## [文章の一部]
┌──
他方で、日本人の大部分は、お正月には初詣で神社へ参拝し、昨年のお礼や新しい一年の安全などのお願い事をします。夏はお盆で都会に出ている人も地元に帰省し、お墓参りなどをして、また夏祭りを楽しむ人も多いでしょう。一年の終わりにはクリスマスがあり、カップルの微笑ましい様子が見られます。

大切な人が亡くなればお坊さんを呼んでお葬式を挙げ、結婚式は教会で挙げて神の前で永遠の愛を誓い、そして子供が生まれたら神社でお宮参りをします。

特別な日でなくても、毎朝占いで今日の運勢を確認したり、急な腹痛に襲われ神仏に祈りを捧げたり、あるいはアニメやマンガで超常的な能力を持った人物が戦っているのを見て楽しんだりしています。

以上のようなことを考えると、日本人は無宗教というよりも、むしろ宗教に熱心に取り組んでいるように思えます。

もしかすると、日本人は宗教的なことをしているかもしれないけどイスラムのような宗教を信じている人よりかはそこまで熱心ではないという反論もあるでしょう。たしかに、イスラムではカーバ神殿で黒い箱のようなものの周りをぐるぐると多くの人が回るのが有名で、その写真や映像を見たことがある人も多いと思います。統計では1年間に約200万人から300万人がカーバ神殿にやってくるそうで、たしかにすごい数です。

ところで、日本にカーバ神殿はありませんが、宗教施設に行くという意味では神社への参拝は近いでしょう。千本鳥居で有名な京都の稲荷伏見大社では三が日だけで200万人から300万人が訪れます。カーバ神殿では1年で200万人から300万人なのに対して、伏見稲荷大社ではたったの3日間で同じだけの人が集まるのです。さらに言うと、神社は伏見稲荷大社以外にも数多くあるわけですが、日本全国の神社に集まる人の数は三が日だけで7000万人から8000万人と言われており、年間になるともはや測定できません。

このように数字で見ると、日本人が宗教に熱心であることがよくわかるのではないでしょうか。

日本人が無宗教と言うのはなぜ?
└──
## [課題]
上の日本人と宗教についての文章に、次の(a)〜(c)が合っているかを「はい」か「いいえ」で答え、それぞれ決め手になる文章中の言葉をそのまま抜き出してください。
(a) 結婚式は教会で挙げると書かれている。
(b) カーバ神殿には1年間に約1000万人が訪れる。
(c) 日本全国の神社に集まる人の数は、年間でもきちんと数えられている。

## [表示データ]
┌──
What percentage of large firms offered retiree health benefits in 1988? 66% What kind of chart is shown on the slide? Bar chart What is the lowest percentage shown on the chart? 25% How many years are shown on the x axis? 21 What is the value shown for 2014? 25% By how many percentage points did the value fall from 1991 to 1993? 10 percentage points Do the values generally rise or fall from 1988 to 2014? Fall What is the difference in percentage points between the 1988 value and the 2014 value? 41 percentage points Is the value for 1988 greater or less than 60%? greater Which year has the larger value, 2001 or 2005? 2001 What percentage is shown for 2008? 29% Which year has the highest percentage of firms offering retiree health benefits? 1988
└──
## [回答欄]
(a) はい。「結婚式は教会で挙げて神の前で永遠の愛を誓い」
(b) いいえ。「統計では1年間に約200万人から300万人がカーバ神殿にやってくるそうで」
(c) いいえ。「年間になるともはや測定できません」